I laughed. “She didn’t get the details she was hoping for.” I sat on the edge of my desk and pulled him closer, one hand on his chest as I looked into his eyes. “That’s between us.”
“I’m good with that… .” He leaned in for a kiss, but I stopped him.
“Sabine knows, too.”
Tod’s brows rose, and he leaned back for a better look into my eyes. “I didn’t think you two were that close.”
“We’re not. She’s crazy perceptive and psychotically honest.”
“Meaning…?”
“She wants to tell Nash.”
Tod frowned. “I don’t see how that could possibly be good for his ego. Especially if you told the story the way I remember it.” He grinned, trying to lighten the mood, but I couldn’t even summon a smile.
“I don’t want to hurt him any more than we already have. I told her that if she values our friendship, she’ll keep her mouth shut.”
“You’re friends now?”
“If that’ll keep her from spewing our personal business in front of the entire world, then, yes. We’re friends.”
* * *
“Sophie?” I set my backpack on the ground next to my usual lunch table, surprised to find my cousin sitting on it. I was almost always the first to reach the quad—a benefit of having no third-period class—but even when someone beat me there, it wasn’t Sophie. My cousin had never once sat at my table. In two years, she’d rarely even glanced our way without throwing an insult at me.
This time she just blinked at me andbrushed blond hair behind her shoulder. “Hey.”
My frown deepened. If she hadn’t spoken with her own voice, I’d assume she’d been possessed—that had certainly happened before. “Is something wrong?”
“No.” She frowned and reconsidered. “Well, yes. Everything’s wrong. But no one would know that better than you, I guess.”
“I meant, why are you here?”
She shrugged. “I’m meeting Luca. I have yet to convince him that he doesn’t have to sit in the social wasteland.”
“And you honestly think he’d be more comfortable in the intellectual wasteland?” I tossed a pointed glance at the table where she and her jock friends had been sitting every day of the two years she’d been at Eastlake.
Sophie exhaled and nodded, and I waited for verbal venom that never came. “I guess I deserve that. I just…” She hesitated, glancing at the grass for a moment before meeting my gaze again. “I never got a chance to tell you that I’m sorry for what happened to you that night. With Mr. Beck.”
Except that she’d had plenty of chances. She just hadn’t taken any of them.
“Oh.” I crossed my arms over my chest. “You mean the night I was brutally murdered in my own bed?”

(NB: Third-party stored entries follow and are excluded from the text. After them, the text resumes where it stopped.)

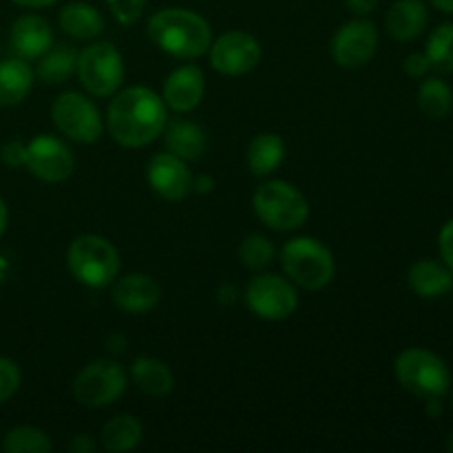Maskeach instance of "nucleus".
Here are the masks:
<instances>
[{
    "instance_id": "nucleus-1",
    "label": "nucleus",
    "mask_w": 453,
    "mask_h": 453,
    "mask_svg": "<svg viewBox=\"0 0 453 453\" xmlns=\"http://www.w3.org/2000/svg\"><path fill=\"white\" fill-rule=\"evenodd\" d=\"M168 124V106L146 87L118 91L106 111V128L118 144L142 149L157 140Z\"/></svg>"
},
{
    "instance_id": "nucleus-2",
    "label": "nucleus",
    "mask_w": 453,
    "mask_h": 453,
    "mask_svg": "<svg viewBox=\"0 0 453 453\" xmlns=\"http://www.w3.org/2000/svg\"><path fill=\"white\" fill-rule=\"evenodd\" d=\"M149 38L168 56L177 60H195L208 53L212 29L206 18L190 9H159L149 20Z\"/></svg>"
},
{
    "instance_id": "nucleus-3",
    "label": "nucleus",
    "mask_w": 453,
    "mask_h": 453,
    "mask_svg": "<svg viewBox=\"0 0 453 453\" xmlns=\"http://www.w3.org/2000/svg\"><path fill=\"white\" fill-rule=\"evenodd\" d=\"M281 265L288 279L303 290H323L336 273L330 248L312 237L290 239L281 248Z\"/></svg>"
},
{
    "instance_id": "nucleus-4",
    "label": "nucleus",
    "mask_w": 453,
    "mask_h": 453,
    "mask_svg": "<svg viewBox=\"0 0 453 453\" xmlns=\"http://www.w3.org/2000/svg\"><path fill=\"white\" fill-rule=\"evenodd\" d=\"M66 264L75 281L87 288H106L119 274V252L100 234H80L66 252Z\"/></svg>"
},
{
    "instance_id": "nucleus-5",
    "label": "nucleus",
    "mask_w": 453,
    "mask_h": 453,
    "mask_svg": "<svg viewBox=\"0 0 453 453\" xmlns=\"http://www.w3.org/2000/svg\"><path fill=\"white\" fill-rule=\"evenodd\" d=\"M396 379L414 396L429 401L442 398L451 388V372L438 354L423 348H410L398 354Z\"/></svg>"
},
{
    "instance_id": "nucleus-6",
    "label": "nucleus",
    "mask_w": 453,
    "mask_h": 453,
    "mask_svg": "<svg viewBox=\"0 0 453 453\" xmlns=\"http://www.w3.org/2000/svg\"><path fill=\"white\" fill-rule=\"evenodd\" d=\"M252 206H255L257 217H259L268 228L279 230V233L301 228L310 215V206L305 195L301 193L296 186L281 180H273L261 184L259 188H257L255 197H252Z\"/></svg>"
},
{
    "instance_id": "nucleus-7",
    "label": "nucleus",
    "mask_w": 453,
    "mask_h": 453,
    "mask_svg": "<svg viewBox=\"0 0 453 453\" xmlns=\"http://www.w3.org/2000/svg\"><path fill=\"white\" fill-rule=\"evenodd\" d=\"M80 84L93 97H113L124 82L122 53L111 42H93L78 53Z\"/></svg>"
},
{
    "instance_id": "nucleus-8",
    "label": "nucleus",
    "mask_w": 453,
    "mask_h": 453,
    "mask_svg": "<svg viewBox=\"0 0 453 453\" xmlns=\"http://www.w3.org/2000/svg\"><path fill=\"white\" fill-rule=\"evenodd\" d=\"M51 118L58 131L78 144H93L100 140L102 128H104L97 106L78 91H66L58 96L51 106Z\"/></svg>"
},
{
    "instance_id": "nucleus-9",
    "label": "nucleus",
    "mask_w": 453,
    "mask_h": 453,
    "mask_svg": "<svg viewBox=\"0 0 453 453\" xmlns=\"http://www.w3.org/2000/svg\"><path fill=\"white\" fill-rule=\"evenodd\" d=\"M127 372L115 361H93L73 380V396L80 405L109 407L127 392Z\"/></svg>"
},
{
    "instance_id": "nucleus-10",
    "label": "nucleus",
    "mask_w": 453,
    "mask_h": 453,
    "mask_svg": "<svg viewBox=\"0 0 453 453\" xmlns=\"http://www.w3.org/2000/svg\"><path fill=\"white\" fill-rule=\"evenodd\" d=\"M246 303L255 317L265 321L290 319L299 308V295L288 279L279 274H259L246 288Z\"/></svg>"
},
{
    "instance_id": "nucleus-11",
    "label": "nucleus",
    "mask_w": 453,
    "mask_h": 453,
    "mask_svg": "<svg viewBox=\"0 0 453 453\" xmlns=\"http://www.w3.org/2000/svg\"><path fill=\"white\" fill-rule=\"evenodd\" d=\"M25 168L38 180L49 184H60L69 180L75 171L73 150L53 135H38L27 144Z\"/></svg>"
},
{
    "instance_id": "nucleus-12",
    "label": "nucleus",
    "mask_w": 453,
    "mask_h": 453,
    "mask_svg": "<svg viewBox=\"0 0 453 453\" xmlns=\"http://www.w3.org/2000/svg\"><path fill=\"white\" fill-rule=\"evenodd\" d=\"M379 31L372 20L357 18L341 27L332 38V58L343 69H361L374 58Z\"/></svg>"
},
{
    "instance_id": "nucleus-13",
    "label": "nucleus",
    "mask_w": 453,
    "mask_h": 453,
    "mask_svg": "<svg viewBox=\"0 0 453 453\" xmlns=\"http://www.w3.org/2000/svg\"><path fill=\"white\" fill-rule=\"evenodd\" d=\"M211 65L221 75H246L259 65L261 44L246 31H226L211 44Z\"/></svg>"
},
{
    "instance_id": "nucleus-14",
    "label": "nucleus",
    "mask_w": 453,
    "mask_h": 453,
    "mask_svg": "<svg viewBox=\"0 0 453 453\" xmlns=\"http://www.w3.org/2000/svg\"><path fill=\"white\" fill-rule=\"evenodd\" d=\"M146 177H149L150 188L166 202H181L193 193V175L188 171V164L173 153H159L150 157Z\"/></svg>"
},
{
    "instance_id": "nucleus-15",
    "label": "nucleus",
    "mask_w": 453,
    "mask_h": 453,
    "mask_svg": "<svg viewBox=\"0 0 453 453\" xmlns=\"http://www.w3.org/2000/svg\"><path fill=\"white\" fill-rule=\"evenodd\" d=\"M206 93V80H203L202 69L193 65L180 66L173 71L164 82V104L177 113H188L197 109L199 102L203 100Z\"/></svg>"
},
{
    "instance_id": "nucleus-16",
    "label": "nucleus",
    "mask_w": 453,
    "mask_h": 453,
    "mask_svg": "<svg viewBox=\"0 0 453 453\" xmlns=\"http://www.w3.org/2000/svg\"><path fill=\"white\" fill-rule=\"evenodd\" d=\"M9 44L22 60H38L51 49L53 31L44 18L35 16V13H25L12 25Z\"/></svg>"
},
{
    "instance_id": "nucleus-17",
    "label": "nucleus",
    "mask_w": 453,
    "mask_h": 453,
    "mask_svg": "<svg viewBox=\"0 0 453 453\" xmlns=\"http://www.w3.org/2000/svg\"><path fill=\"white\" fill-rule=\"evenodd\" d=\"M113 283V303L127 314L150 312L162 299V288L149 274H128Z\"/></svg>"
},
{
    "instance_id": "nucleus-18",
    "label": "nucleus",
    "mask_w": 453,
    "mask_h": 453,
    "mask_svg": "<svg viewBox=\"0 0 453 453\" xmlns=\"http://www.w3.org/2000/svg\"><path fill=\"white\" fill-rule=\"evenodd\" d=\"M429 13L423 0H396L385 16V27L394 40L410 42L423 34Z\"/></svg>"
},
{
    "instance_id": "nucleus-19",
    "label": "nucleus",
    "mask_w": 453,
    "mask_h": 453,
    "mask_svg": "<svg viewBox=\"0 0 453 453\" xmlns=\"http://www.w3.org/2000/svg\"><path fill=\"white\" fill-rule=\"evenodd\" d=\"M410 286L423 299H438L453 288V273L434 259H420L410 268Z\"/></svg>"
},
{
    "instance_id": "nucleus-20",
    "label": "nucleus",
    "mask_w": 453,
    "mask_h": 453,
    "mask_svg": "<svg viewBox=\"0 0 453 453\" xmlns=\"http://www.w3.org/2000/svg\"><path fill=\"white\" fill-rule=\"evenodd\" d=\"M164 135H166L168 153L177 155L186 162H195V159L202 157L208 144L203 128L199 124L188 122V119H175V122L166 124Z\"/></svg>"
},
{
    "instance_id": "nucleus-21",
    "label": "nucleus",
    "mask_w": 453,
    "mask_h": 453,
    "mask_svg": "<svg viewBox=\"0 0 453 453\" xmlns=\"http://www.w3.org/2000/svg\"><path fill=\"white\" fill-rule=\"evenodd\" d=\"M62 31L75 40H93L104 31V18L93 4L69 3L60 9L58 16Z\"/></svg>"
},
{
    "instance_id": "nucleus-22",
    "label": "nucleus",
    "mask_w": 453,
    "mask_h": 453,
    "mask_svg": "<svg viewBox=\"0 0 453 453\" xmlns=\"http://www.w3.org/2000/svg\"><path fill=\"white\" fill-rule=\"evenodd\" d=\"M34 87V71L22 58L0 62V106H16L29 96Z\"/></svg>"
},
{
    "instance_id": "nucleus-23",
    "label": "nucleus",
    "mask_w": 453,
    "mask_h": 453,
    "mask_svg": "<svg viewBox=\"0 0 453 453\" xmlns=\"http://www.w3.org/2000/svg\"><path fill=\"white\" fill-rule=\"evenodd\" d=\"M131 376L133 383H135L146 396L164 398L173 392V388H175V379H173V372L168 370L166 363L157 361V358L153 357L135 358L131 365Z\"/></svg>"
},
{
    "instance_id": "nucleus-24",
    "label": "nucleus",
    "mask_w": 453,
    "mask_h": 453,
    "mask_svg": "<svg viewBox=\"0 0 453 453\" xmlns=\"http://www.w3.org/2000/svg\"><path fill=\"white\" fill-rule=\"evenodd\" d=\"M283 159H286V144L277 133H261L248 146V166L259 177L277 171Z\"/></svg>"
},
{
    "instance_id": "nucleus-25",
    "label": "nucleus",
    "mask_w": 453,
    "mask_h": 453,
    "mask_svg": "<svg viewBox=\"0 0 453 453\" xmlns=\"http://www.w3.org/2000/svg\"><path fill=\"white\" fill-rule=\"evenodd\" d=\"M142 436H144V429L140 420L131 414H119L102 427V447L113 453L131 451L140 445Z\"/></svg>"
},
{
    "instance_id": "nucleus-26",
    "label": "nucleus",
    "mask_w": 453,
    "mask_h": 453,
    "mask_svg": "<svg viewBox=\"0 0 453 453\" xmlns=\"http://www.w3.org/2000/svg\"><path fill=\"white\" fill-rule=\"evenodd\" d=\"M75 66H78V51L69 44H58L40 58L35 75L44 84H62L75 73Z\"/></svg>"
},
{
    "instance_id": "nucleus-27",
    "label": "nucleus",
    "mask_w": 453,
    "mask_h": 453,
    "mask_svg": "<svg viewBox=\"0 0 453 453\" xmlns=\"http://www.w3.org/2000/svg\"><path fill=\"white\" fill-rule=\"evenodd\" d=\"M418 106L427 118L442 119L453 109V91L441 78H427L418 88Z\"/></svg>"
},
{
    "instance_id": "nucleus-28",
    "label": "nucleus",
    "mask_w": 453,
    "mask_h": 453,
    "mask_svg": "<svg viewBox=\"0 0 453 453\" xmlns=\"http://www.w3.org/2000/svg\"><path fill=\"white\" fill-rule=\"evenodd\" d=\"M3 449L7 453H49L53 449V442L42 429L22 425L4 434Z\"/></svg>"
},
{
    "instance_id": "nucleus-29",
    "label": "nucleus",
    "mask_w": 453,
    "mask_h": 453,
    "mask_svg": "<svg viewBox=\"0 0 453 453\" xmlns=\"http://www.w3.org/2000/svg\"><path fill=\"white\" fill-rule=\"evenodd\" d=\"M429 65L438 73H453V22L441 25L432 31L425 49Z\"/></svg>"
},
{
    "instance_id": "nucleus-30",
    "label": "nucleus",
    "mask_w": 453,
    "mask_h": 453,
    "mask_svg": "<svg viewBox=\"0 0 453 453\" xmlns=\"http://www.w3.org/2000/svg\"><path fill=\"white\" fill-rule=\"evenodd\" d=\"M274 255H277V248L264 234H250L239 246V259H242L243 265L252 270H261L273 264Z\"/></svg>"
},
{
    "instance_id": "nucleus-31",
    "label": "nucleus",
    "mask_w": 453,
    "mask_h": 453,
    "mask_svg": "<svg viewBox=\"0 0 453 453\" xmlns=\"http://www.w3.org/2000/svg\"><path fill=\"white\" fill-rule=\"evenodd\" d=\"M22 374L20 367L12 361V358L0 357V405L7 403L13 394L20 389Z\"/></svg>"
},
{
    "instance_id": "nucleus-32",
    "label": "nucleus",
    "mask_w": 453,
    "mask_h": 453,
    "mask_svg": "<svg viewBox=\"0 0 453 453\" xmlns=\"http://www.w3.org/2000/svg\"><path fill=\"white\" fill-rule=\"evenodd\" d=\"M115 20L124 27H131L140 20L146 9V0H106Z\"/></svg>"
},
{
    "instance_id": "nucleus-33",
    "label": "nucleus",
    "mask_w": 453,
    "mask_h": 453,
    "mask_svg": "<svg viewBox=\"0 0 453 453\" xmlns=\"http://www.w3.org/2000/svg\"><path fill=\"white\" fill-rule=\"evenodd\" d=\"M0 159H3V162L7 164L9 168L25 166L27 144H22V142H18V140L7 142V144H4L3 149H0Z\"/></svg>"
},
{
    "instance_id": "nucleus-34",
    "label": "nucleus",
    "mask_w": 453,
    "mask_h": 453,
    "mask_svg": "<svg viewBox=\"0 0 453 453\" xmlns=\"http://www.w3.org/2000/svg\"><path fill=\"white\" fill-rule=\"evenodd\" d=\"M438 246H441L442 261H445L447 268L453 273V219H449L442 226L441 237H438Z\"/></svg>"
},
{
    "instance_id": "nucleus-35",
    "label": "nucleus",
    "mask_w": 453,
    "mask_h": 453,
    "mask_svg": "<svg viewBox=\"0 0 453 453\" xmlns=\"http://www.w3.org/2000/svg\"><path fill=\"white\" fill-rule=\"evenodd\" d=\"M403 66H405V73L410 78H425L429 73V69H432L425 53H411V56L405 58V65Z\"/></svg>"
},
{
    "instance_id": "nucleus-36",
    "label": "nucleus",
    "mask_w": 453,
    "mask_h": 453,
    "mask_svg": "<svg viewBox=\"0 0 453 453\" xmlns=\"http://www.w3.org/2000/svg\"><path fill=\"white\" fill-rule=\"evenodd\" d=\"M345 7L357 16H367L379 7V0H345Z\"/></svg>"
},
{
    "instance_id": "nucleus-37",
    "label": "nucleus",
    "mask_w": 453,
    "mask_h": 453,
    "mask_svg": "<svg viewBox=\"0 0 453 453\" xmlns=\"http://www.w3.org/2000/svg\"><path fill=\"white\" fill-rule=\"evenodd\" d=\"M69 449L73 453H93L96 451V442H93V438L88 436V434H78V436H73V441H71Z\"/></svg>"
},
{
    "instance_id": "nucleus-38",
    "label": "nucleus",
    "mask_w": 453,
    "mask_h": 453,
    "mask_svg": "<svg viewBox=\"0 0 453 453\" xmlns=\"http://www.w3.org/2000/svg\"><path fill=\"white\" fill-rule=\"evenodd\" d=\"M212 188H215V180H212L211 175L193 177V190H197V193L206 195V193H211Z\"/></svg>"
},
{
    "instance_id": "nucleus-39",
    "label": "nucleus",
    "mask_w": 453,
    "mask_h": 453,
    "mask_svg": "<svg viewBox=\"0 0 453 453\" xmlns=\"http://www.w3.org/2000/svg\"><path fill=\"white\" fill-rule=\"evenodd\" d=\"M12 3L20 4V7H29V9H42V7H51V4H56L58 0H12Z\"/></svg>"
},
{
    "instance_id": "nucleus-40",
    "label": "nucleus",
    "mask_w": 453,
    "mask_h": 453,
    "mask_svg": "<svg viewBox=\"0 0 453 453\" xmlns=\"http://www.w3.org/2000/svg\"><path fill=\"white\" fill-rule=\"evenodd\" d=\"M441 411H442L441 398H429V401H427V414L436 418V416H441Z\"/></svg>"
},
{
    "instance_id": "nucleus-41",
    "label": "nucleus",
    "mask_w": 453,
    "mask_h": 453,
    "mask_svg": "<svg viewBox=\"0 0 453 453\" xmlns=\"http://www.w3.org/2000/svg\"><path fill=\"white\" fill-rule=\"evenodd\" d=\"M7 221H9L7 203H4V202H3V197H0V237H3L4 230H7Z\"/></svg>"
},
{
    "instance_id": "nucleus-42",
    "label": "nucleus",
    "mask_w": 453,
    "mask_h": 453,
    "mask_svg": "<svg viewBox=\"0 0 453 453\" xmlns=\"http://www.w3.org/2000/svg\"><path fill=\"white\" fill-rule=\"evenodd\" d=\"M434 7L441 9L445 13H453V0H432Z\"/></svg>"
},
{
    "instance_id": "nucleus-43",
    "label": "nucleus",
    "mask_w": 453,
    "mask_h": 453,
    "mask_svg": "<svg viewBox=\"0 0 453 453\" xmlns=\"http://www.w3.org/2000/svg\"><path fill=\"white\" fill-rule=\"evenodd\" d=\"M447 449H449L453 453V434L449 436V441H447Z\"/></svg>"
},
{
    "instance_id": "nucleus-44",
    "label": "nucleus",
    "mask_w": 453,
    "mask_h": 453,
    "mask_svg": "<svg viewBox=\"0 0 453 453\" xmlns=\"http://www.w3.org/2000/svg\"><path fill=\"white\" fill-rule=\"evenodd\" d=\"M451 403H453V396H451Z\"/></svg>"
}]
</instances>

Sophie flinched. “You don’t have to make it sound so…”
“So what? True? Because it’s true.”
“So…ugly.” Her face scrunched up, like she found the word personally offensive. Or maybe it was the truth that offended her. “You don’t have to go for the shock factor with every weird-ass sentence that comes out of your mouth. Especially considering that you got a happy ending.”
“Happy ending?” I couldn’t pile enough disbelief into my voice to accurately express how much of it I was dealing with. “What part of ‘walking corpse’ sounds like a happy ending to you? The part where I’ll never reach the age of consent or the legal drinking age?” Not that either of those really mattered anymore. “Or the part where there’s still a demon from another dimension out to get my soul, and willing to go through everyone I love to get to me? I understand that there’s a discrepancy between the way the world really looks and the way you see it, but I think you need to open your eyes a little wider.”
Irritation flared behind her gaze. “I’m trying to apologize, Kaylee, and you’re not making that very easy.”
“So sorry to have inconvenienced you with the truth. Go ahead. I’m listening.”
Yes, I was being hard on her. But life would be even harder on her, assuming she survived long enough to graduate. And with Avari on the warpath, there was no guarantee of that at all.